March 12
The Exploding Girl
SuicideGirls Must Die!
Tapes from the Script
March 17
This 4.17 Newsweek piece by Jesse Ellison actually argues that Earth, Disneynature's watered-down feature version of BBC's Planet Earth miniseries doc, is too unsettling for kids to be rated G. That's because it contains sequences that imply (but don't show) that a Caribou calf and a baby elephant are killed due to natural forces and circumstances. Coddle much?

When I was three years old I saw a neighbor chop a chicken's head off, and then watched as the chicken's body ran around a bit with the arterial blood spurting out. I was a little bit freaked by this, sure, but I didn't faint and probably learned something from it also. What did I learn? Uhm...the meaning of the phrase "running around like a chicken with its head cut off"?

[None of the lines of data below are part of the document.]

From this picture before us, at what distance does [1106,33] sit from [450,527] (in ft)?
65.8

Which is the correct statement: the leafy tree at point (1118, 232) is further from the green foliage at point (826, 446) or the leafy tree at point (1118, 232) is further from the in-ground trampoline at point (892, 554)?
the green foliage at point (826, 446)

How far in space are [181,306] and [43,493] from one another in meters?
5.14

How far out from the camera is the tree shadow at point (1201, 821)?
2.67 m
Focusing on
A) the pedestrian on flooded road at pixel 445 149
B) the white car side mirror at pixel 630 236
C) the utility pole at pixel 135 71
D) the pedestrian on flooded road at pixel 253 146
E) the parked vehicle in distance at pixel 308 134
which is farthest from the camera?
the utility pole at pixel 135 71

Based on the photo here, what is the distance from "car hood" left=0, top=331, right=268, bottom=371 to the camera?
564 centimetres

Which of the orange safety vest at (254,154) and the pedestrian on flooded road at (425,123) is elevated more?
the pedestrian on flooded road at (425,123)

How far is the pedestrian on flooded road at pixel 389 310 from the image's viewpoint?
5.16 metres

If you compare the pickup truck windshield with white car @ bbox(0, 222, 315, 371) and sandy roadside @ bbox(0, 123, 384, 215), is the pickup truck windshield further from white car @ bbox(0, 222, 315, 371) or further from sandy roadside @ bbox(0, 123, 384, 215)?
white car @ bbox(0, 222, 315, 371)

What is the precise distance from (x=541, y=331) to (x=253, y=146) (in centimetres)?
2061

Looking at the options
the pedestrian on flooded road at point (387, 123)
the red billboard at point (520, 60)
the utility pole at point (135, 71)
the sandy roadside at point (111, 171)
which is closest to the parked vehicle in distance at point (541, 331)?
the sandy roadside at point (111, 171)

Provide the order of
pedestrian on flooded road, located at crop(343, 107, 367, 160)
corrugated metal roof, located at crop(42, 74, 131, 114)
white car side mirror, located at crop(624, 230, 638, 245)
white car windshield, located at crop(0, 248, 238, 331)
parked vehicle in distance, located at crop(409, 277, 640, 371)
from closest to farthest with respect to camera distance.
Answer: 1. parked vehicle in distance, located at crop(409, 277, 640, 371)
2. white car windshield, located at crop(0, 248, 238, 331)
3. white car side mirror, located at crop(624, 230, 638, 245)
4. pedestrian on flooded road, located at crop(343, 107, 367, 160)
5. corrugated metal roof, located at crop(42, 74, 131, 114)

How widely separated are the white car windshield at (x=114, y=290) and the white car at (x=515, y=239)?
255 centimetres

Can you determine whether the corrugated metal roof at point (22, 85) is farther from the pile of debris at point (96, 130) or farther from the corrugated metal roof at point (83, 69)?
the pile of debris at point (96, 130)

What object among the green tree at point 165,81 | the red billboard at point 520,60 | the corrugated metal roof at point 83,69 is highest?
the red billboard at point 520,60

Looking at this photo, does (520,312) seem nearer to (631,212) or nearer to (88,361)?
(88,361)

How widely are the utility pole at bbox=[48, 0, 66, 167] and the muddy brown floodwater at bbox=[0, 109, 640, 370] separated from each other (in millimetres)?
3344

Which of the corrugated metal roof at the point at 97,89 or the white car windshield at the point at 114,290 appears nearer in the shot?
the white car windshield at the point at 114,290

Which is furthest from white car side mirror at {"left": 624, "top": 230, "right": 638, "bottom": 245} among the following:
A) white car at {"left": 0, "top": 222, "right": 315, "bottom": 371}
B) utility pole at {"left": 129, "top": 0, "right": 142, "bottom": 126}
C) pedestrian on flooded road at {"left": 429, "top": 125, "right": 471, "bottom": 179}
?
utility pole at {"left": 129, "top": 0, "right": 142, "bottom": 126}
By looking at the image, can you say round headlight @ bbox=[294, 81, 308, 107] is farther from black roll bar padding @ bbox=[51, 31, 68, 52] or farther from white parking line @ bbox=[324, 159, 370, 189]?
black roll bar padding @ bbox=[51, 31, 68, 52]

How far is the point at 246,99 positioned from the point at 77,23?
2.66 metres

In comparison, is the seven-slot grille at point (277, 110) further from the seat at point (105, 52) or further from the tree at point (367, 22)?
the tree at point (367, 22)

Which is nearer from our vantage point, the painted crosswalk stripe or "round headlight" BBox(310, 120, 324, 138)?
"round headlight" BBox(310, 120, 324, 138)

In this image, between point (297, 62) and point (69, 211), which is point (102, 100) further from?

Not long after a little black cocker spaniel puppy who belonged to a little neighborhood girlfriend of mine was run over by a garbage truck. The poor thing had been flattened into a black puppy pancake with the guts splattered and the tongue sticking way out. I'll never forget that tongue. The episode taught me that life can end in a blink of an eye. It was awful to see -- traumatic is the word -- but it also made me a little stronger, I think, or at least a little tougher.
As I wrote on 3.25, "Parents are realizing that they haven't done their kids any favors by funding a cut-off, over-indulged fantasy realm for them to live in.
"Kids need to grow up and grim up and learn the realities and skills and disciplines that will allow them to survive. So enough with the Spielberg-aping films that portray a child's world as a magical-fantastical kingdom in and of itself that adults might be able to learn something from."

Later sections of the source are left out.